Mr. X and Mrs. X, each owning 50% of the common shares of corporation that is not a small business corporation, effect a s. 51 exchange of their respective shareholdings for the issuance of freeze preferred shares, with a discretionary trust created for each spouse (the Mr. X Trust and Mrs. X Trust), but with discretion to pay income or capital thereof to the other spouse, subscribing nominal and equal amounts for new common shares of the Corporation. Would the equal holding of the common shares by Mr. X and Mrs. X immediately before the freeze, and the equal holding by the Mr. X Trust and Mrs. X Trust after the freeze, result in the intent test in s. 74.4(2) not being satisfied?

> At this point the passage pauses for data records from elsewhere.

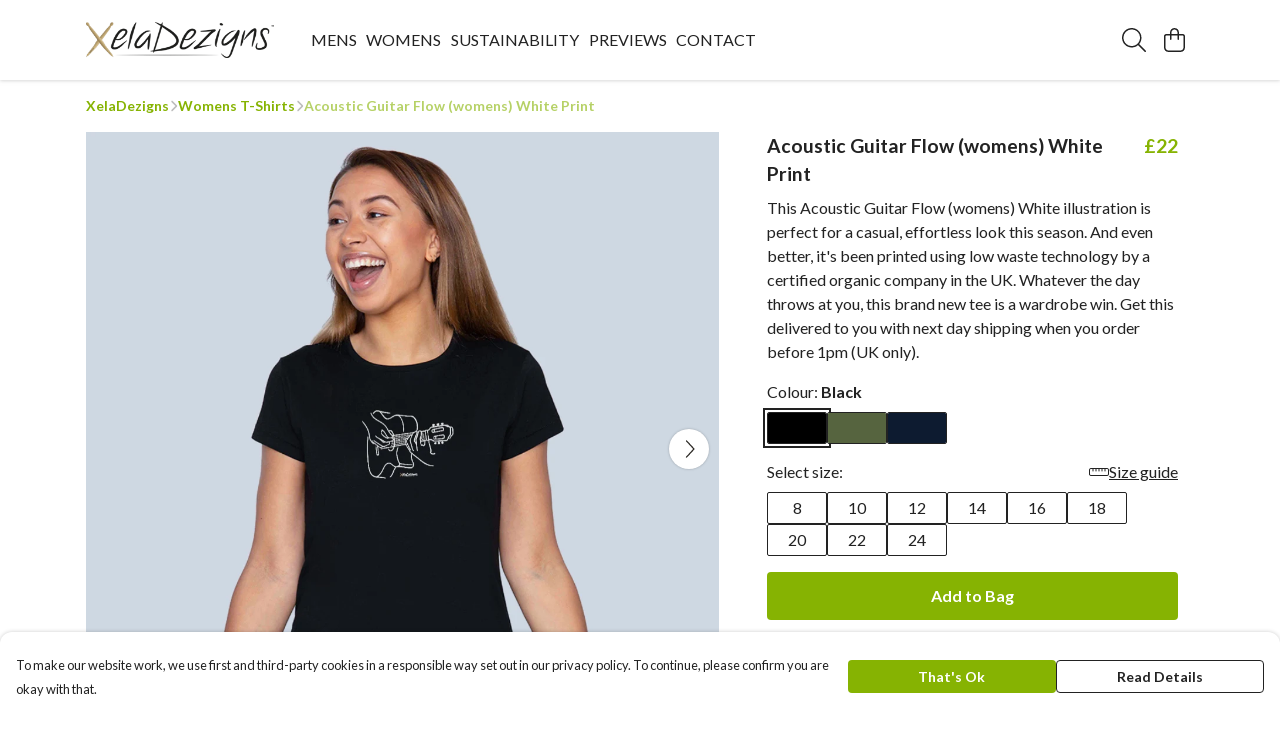

--- FILE ---
content_type: text/javascript
request_url: https://xeladezigns.com/assets/startCase.898593a0.js
body_size: 46
content:
import{b6 as a}from"./index.b004c765.js";const p=t=>typeof t!="string"?"":t.replace(/[-_]/g," ").split(" ").map(r=>a(r)).join(" ");export{p as s};
//# sourceMappingURL=startCase.898593a0.js.map


--- FILE ---
content_type: text/javascript
request_url: https://xeladezigns.com/assets/StoreFrontSubfooter.77d0c404.js
body_size: 299
content:
import{t as r,x as s,P as n,J as _}from"./vue.bccf2447.js";import{_ as a,j as c}from"./index.b004c765.js";import"./sentry.13e8e62e.js";const u={name:"StoreFrontSubfooter",data(){return{subFooterItems:[]}},mounted(){var t;this.subFooterItems=(t=c.state.subdomain)==null?void 0:t.footerMenu}},m={class:"sub-footer"};function l(t,i,p,f,o,d){const e=_("tml-link-tray");return r(),s("div",m,[n(e,{links:o.subFooterItems},null,8,["links"])])}const S=a(u,[["render",l]]);export{S as default};
//# sourceMappingURL=StoreFrontSubfooter.77d0c404.js.map


--- FILE ---
content_type: text/javascript
request_url: https://xeladezigns.com/assets/faMicrochipAi.5660f26c.js
body_size: 685
content:
import"./index.b004c765.js";var a={},H;function V(){return H||(H=1,function(i){Object.defineProperty(i,"__esModule",{value:!0});var h="fal",v="microchip-ai",r=512,e=512,c=[],n="e1ec",f="M222.7 185.6c-5.094-11.66-24.22-11.66-29.31 0l-56 128c-3.547 8.094 .1406 17.52 8.25 21.06c8.031 3.562 17.52-.1719 21.06-8.25L176.5 304h63.08l9.805 22.41C251.1 332.4 257.8 336 264 336c2.141 0 4.323-.4219 6.401-1.344c8.109-3.547 11.8-12.97 8.25-21.06L222.7 185.6zM190.5 272L208 231.9L225.5 272H190.5zM336 176C327.2 176 320 183.2 320 192v128c0 8.844 7.156 16 16 16S352 328.8 352 320V192C352 183.2 344.8 176 336 176zM496 272C504.8 272 512 264.8 512 256s-7.156-16-16-16H448v-64h48C504.8 176 512 168.8 512 160s-7.156-16-16-16H448V128c0-35.35-28.65-64-64-64h-16V16C368 7.156 360.8 0 352 0s-16 7.156-16 16V64h-64V16C272 7.156 264.8 0 256 0S240 7.156 240 16V64h-64V16C176 7.156 168.8 0 160 0S144 7.156 144 16V64H128C92.65 64 64 92.65 64 128v16H16C7.156 144 0 151.2 0 160s7.156 16 16 16H64v64H16C7.156 240 0 247.2 0 256s7.156 16 16 16H64v64H16C7.156 336 0 343.2 0 352s7.156 16 16 16H64V384c0 35.35 28.65 64 64 64h16v48C144 504.8 151.2 512 160 512s16-7.156 16-16V448h64v48c0 8.844 7.156 16 16 16s16-7.156 16-16V448h64v48c0 8.844 7.156 16 16 16s16-7.156 16-16V448H384c35.35 0 64-28.65 64-64v-16h48c8.844 0 16-7.156 16-16s-7.156-16-16-16H448v-64H496zM416 384c0 17.64-14.36 32-32 32H128c-17.64 0-32-14.36-32-32V128c0-17.64 14.36-32 32-32h256c17.64 0 32 14.36 32 32V384z";i.definition={prefix:h,iconName:v,icon:[r,e,c,n,f]},i.faMicrochipAi=i.definition,i.prefix=h,i.iconName=v,i.width=r,i.height=e,i.ligatures=c,i.unicode=n,i.svgPathData=f,i.aliases=c}(a)),a}var u=V();export{u as f};
//# sourceMappingURL=faMicrochipAi.5660f26c.js.map
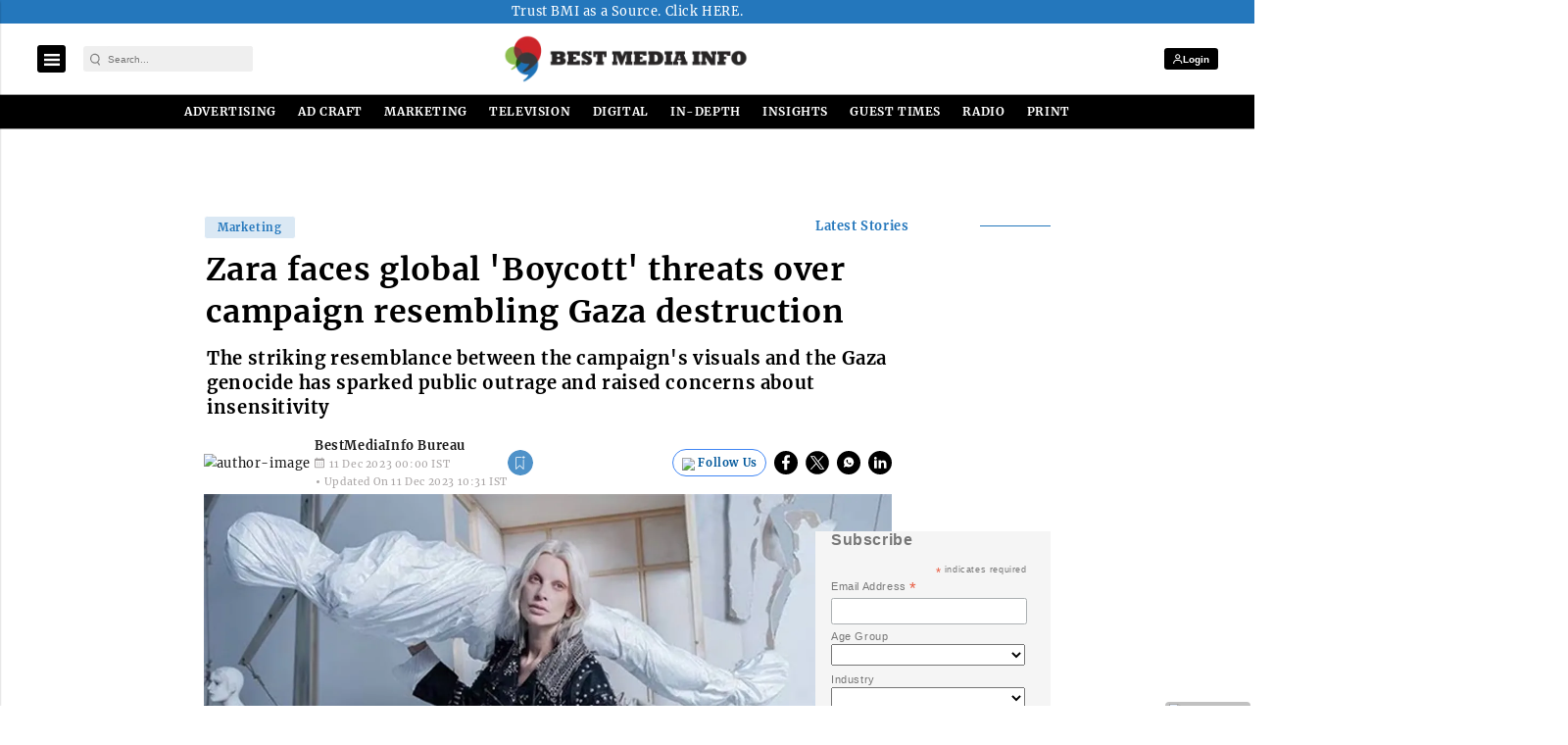

--- FILE ---
content_type: text/html; charset=utf-8
request_url: https://www.google.com/recaptcha/api2/aframe
body_size: -87
content:
<!DOCTYPE HTML><html><head><meta http-equiv="content-type" content="text/html; charset=UTF-8"></head><body><script nonce="e--U6wNOscLcQnyV03ggqw">/** Anti-fraud and anti-abuse applications only. See google.com/recaptcha */ try{var clients={'sodar':'https://pagead2.googlesyndication.com/pagead/sodar?'};window.addEventListener("message",function(a){try{if(a.source===window.parent){var b=JSON.parse(a.data);var c=clients[b['id']];if(c){var d=document.createElement('img');d.src=c+b['params']+'&rc='+(localStorage.getItem("rc::a")?sessionStorage.getItem("rc::b"):"");window.document.body.appendChild(d);sessionStorage.setItem("rc::e",parseInt(sessionStorage.getItem("rc::e")||0)+1);localStorage.setItem("rc::h",'1763291494346');}}}catch(b){}});window.parent.postMessage("_grecaptcha_ready", "*");}catch(b){}</script></body></html>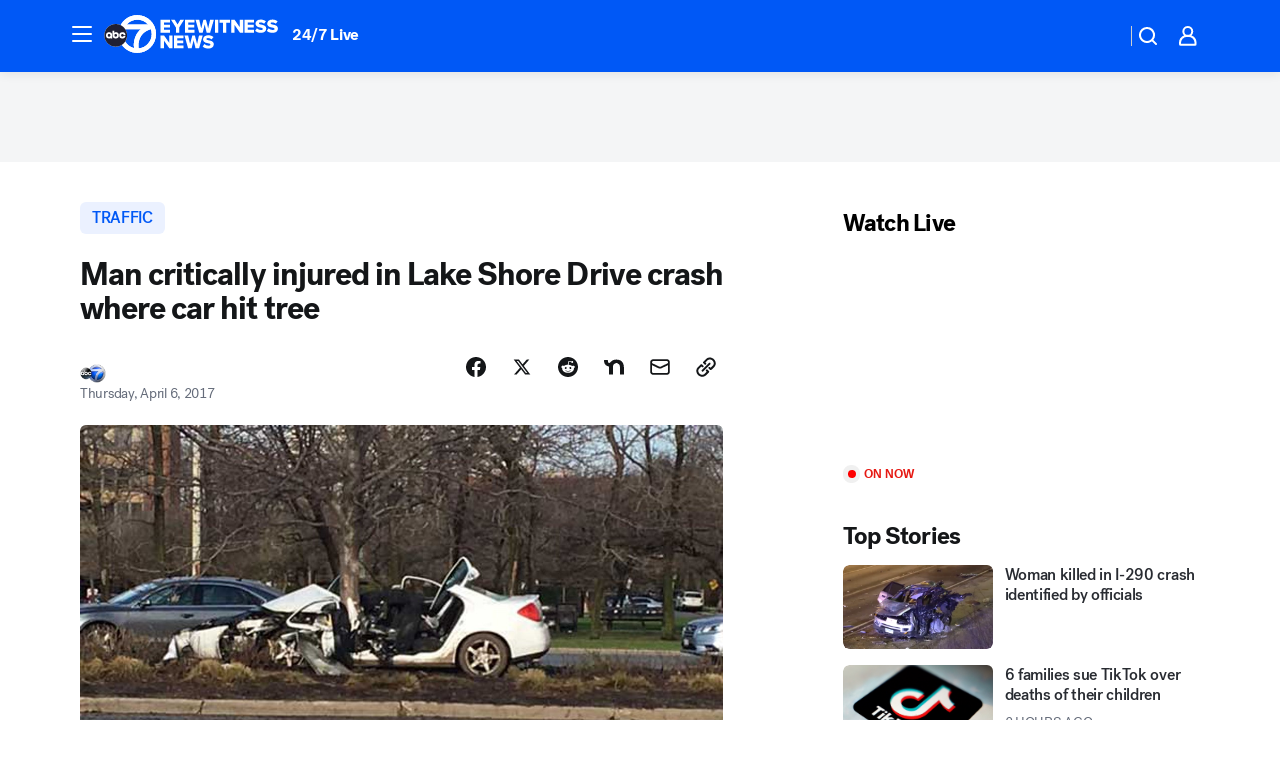

--- FILE ---
content_type: application/javascript
request_url: https://prod.gatekeeper.us-abc.symphony.edgedatg.go.com/vp2/ws/utils/2021/geo/video/geolocation/206/001/gt/-1.jsonp
body_size: 1075
content:
{"ver":"2021","device":"001","brand":"206","xmlns":"https://abc.go.com/vp2/ws/xmlns","user":{"allowed":true,"ip":"18.220.35.96","proxy":"hosting","bandwidth":"broadband","zipcode":"43230","city":"columbus","state":"oh","country":"usa","isp":"amazon technologies inc.","distributionChannel":"2","org":"amazon technologies inc.","useragent":"Mozilla/5.0 (Macintosh; Intel Mac OS X 10_15_7) AppleWebKit/537.36 (KHTML, like Gecko) Chrome/131.0.0.0 Safari/537.36; ClaudeBot/1.0; +claudebot@anthropic.com)","time":"Mon, 19 Jan 2026 13:13:12 -0500","xff":{"ip":"18.220.35.96, 18.68.21.72, 172.18.46.186"},"id":"6A54B55E-D4CF-43FF-A4B0-67433EFE6AFF"},"affiliates":{"affiliate":[{"name":"WSYX","logo":"https://cdn1.edgedatg.com/aws/v2/abc/Live/video/13877091/1ba6f58005365daed202fccf8ab4df07/284x160-Q75_1ba6f58005365daed202fccf8ab4df07.png","dma":"COLUMBUS, OH","rank":"34","id":"WSYX","event":{"url":{"callback":"event_flat_file","value":"https://liveeventsfeed.abc.go.com/wsyx.json"},"refresh":{"unit":"second","value":"300"}}}],"count":1},"server":{"time":"Mon, 19 Jan 2026 18:13:12 +0000"}}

After noting that s. 51(1)(c) provided that an s. 51 is deemed, for the purposes of ss. 74.4 and 74.5, to be a transfer of the property exchanged by the taxpayer to the corporation, CRA stated:
[O]ne of the spouses could potentially be entitled to more than 50% of the income of the Corporation because of his or her beneficial interest in both trusts. Accordingly, an estate freeze by Mr. X and Mrs. X in favour of Mr. X Trust and Mrs. X Trust could have the effect of reducing Mr. X's or Mrs. X's income from the Corporation benefiting their spouse. Subsection 74.4(2) could therefore apply to the transfers of property made by Mr. X and Mrs. X if the Purpose Test were satisfied.